Re: SCHED_DEADLINE with CPU affinity
From: Juri Lelli
Date: Wed Nov 20 2019 - 03:50:36 EST
Hi Philipp,
On 19/11/19 23:20, Philipp Stanner wrote:
> Hey folks,
> (please put me in CC when answering, I'm not subscribed)
>
> I'm currently working student in the embedded industry. We have a device where
> we need to be able to process network data within a certain deadline. At the
> same time, safety is a primary requirement; that's why we construct everything
> fully redundant. Meaning: We have two network interfaces, each IRQ then bound
> to one CPU core and spawn a container (systemd-nspawn, cgroups based) which in
> turn is bound to the corresponding CPU (CPU affinity masked).
>
> Container0 Container1
> ----------------- -----------------
> | | | |
> | Proc. A | | Proc. A' |
> | Proc. B | | Proc. B' |
> | | | |
> ----------------- -----------------
> ^ ^
> | |
> CPU 0 CPU 1
> | |
> IRQ eth0 IRQ eth1
>
>
> Within each container several processes are started. Ranging from systemd
> (SCHED_OTHER) till two (soft) real-time critical processes: which we want to
> execute via SCHED_DEADLINE.
>
> Now, I've worked through the manpage describing scheduling policies, and it
> seems that our scenario is forbidden my the kernel.

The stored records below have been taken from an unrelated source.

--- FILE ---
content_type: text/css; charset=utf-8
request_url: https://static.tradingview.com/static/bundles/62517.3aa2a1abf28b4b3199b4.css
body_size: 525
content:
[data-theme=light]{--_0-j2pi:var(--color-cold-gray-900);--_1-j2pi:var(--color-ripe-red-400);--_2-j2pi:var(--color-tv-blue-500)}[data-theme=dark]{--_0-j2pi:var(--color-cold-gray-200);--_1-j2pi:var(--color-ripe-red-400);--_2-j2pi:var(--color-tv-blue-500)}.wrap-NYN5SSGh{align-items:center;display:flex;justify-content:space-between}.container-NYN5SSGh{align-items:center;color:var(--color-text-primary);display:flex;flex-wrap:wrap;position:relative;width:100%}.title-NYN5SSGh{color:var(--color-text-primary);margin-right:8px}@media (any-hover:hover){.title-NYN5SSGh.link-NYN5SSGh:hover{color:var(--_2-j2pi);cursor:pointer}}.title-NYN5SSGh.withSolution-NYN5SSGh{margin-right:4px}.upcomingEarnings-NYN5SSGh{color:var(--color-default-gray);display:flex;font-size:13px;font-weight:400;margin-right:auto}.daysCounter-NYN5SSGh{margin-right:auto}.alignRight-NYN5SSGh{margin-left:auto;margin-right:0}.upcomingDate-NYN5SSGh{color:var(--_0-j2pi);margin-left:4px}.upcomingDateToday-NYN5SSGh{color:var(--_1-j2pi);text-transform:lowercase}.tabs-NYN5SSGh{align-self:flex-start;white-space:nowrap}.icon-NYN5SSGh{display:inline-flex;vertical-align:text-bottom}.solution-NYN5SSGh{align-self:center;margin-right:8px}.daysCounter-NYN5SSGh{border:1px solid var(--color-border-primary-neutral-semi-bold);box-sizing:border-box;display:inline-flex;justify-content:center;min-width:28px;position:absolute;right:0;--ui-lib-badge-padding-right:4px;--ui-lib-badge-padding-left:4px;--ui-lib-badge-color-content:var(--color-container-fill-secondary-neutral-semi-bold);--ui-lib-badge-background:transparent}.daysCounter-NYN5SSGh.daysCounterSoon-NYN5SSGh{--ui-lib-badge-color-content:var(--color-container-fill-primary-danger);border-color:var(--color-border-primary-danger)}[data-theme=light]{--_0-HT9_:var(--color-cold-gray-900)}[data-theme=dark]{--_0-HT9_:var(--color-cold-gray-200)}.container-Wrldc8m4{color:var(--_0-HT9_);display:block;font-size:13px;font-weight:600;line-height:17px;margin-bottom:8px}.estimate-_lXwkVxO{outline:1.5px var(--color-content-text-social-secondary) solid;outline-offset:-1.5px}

I've done some tests with
> the syscalls sched_setattr and sched_setaffinity, trying to activate
> SCHED_DEADLINE while also binding to a certain core. It fails with EINVAL or
> EINBUSY, depending on the order of the syscalls.
>
> I've read that the kernel accomplishes plausibility checks when you ask for a
Yeah, admission control.
> new deadline task to be scheduled, and I assume this check is what prevents us
> from implementing our intended architecture.
>
> Now, the questions we're having are:
>
> 1. Why does the kernel do this, what is the problem with scheduling with
> SCHED_DEADLINE on a certain core? In contrast, how is it handled when
> you have single core systems etc.? Why this artificial limitation?
Please have also a look (you only mentioned manpage so, in case you
missed it) at
https://elixir.bootlin.com/linux/latest/source/Documentation/scheduler/sched-deadline.rst#L667
and the document in general should hopefully give you the answer about
why we need admission control and current limitations regarding
affinities.
> 2. How can we possibly implement this? We don't want to use SCHED_FIFO,
> because out-of-control tasks would freeze the entire container.
I experimented myself a bit with this kind of setup in the past and I
think I made it work by pre-configuring exclusive cpusets (similarly as
what detailed in the doc above) and then starting containers inside such
exclusive sets with podman run --cgroup-parent option.
I don't have proper instructions yet for how to do this (plan to put
them together soon-ish), but please see if you can make it work with
this hint.
Best,
Juri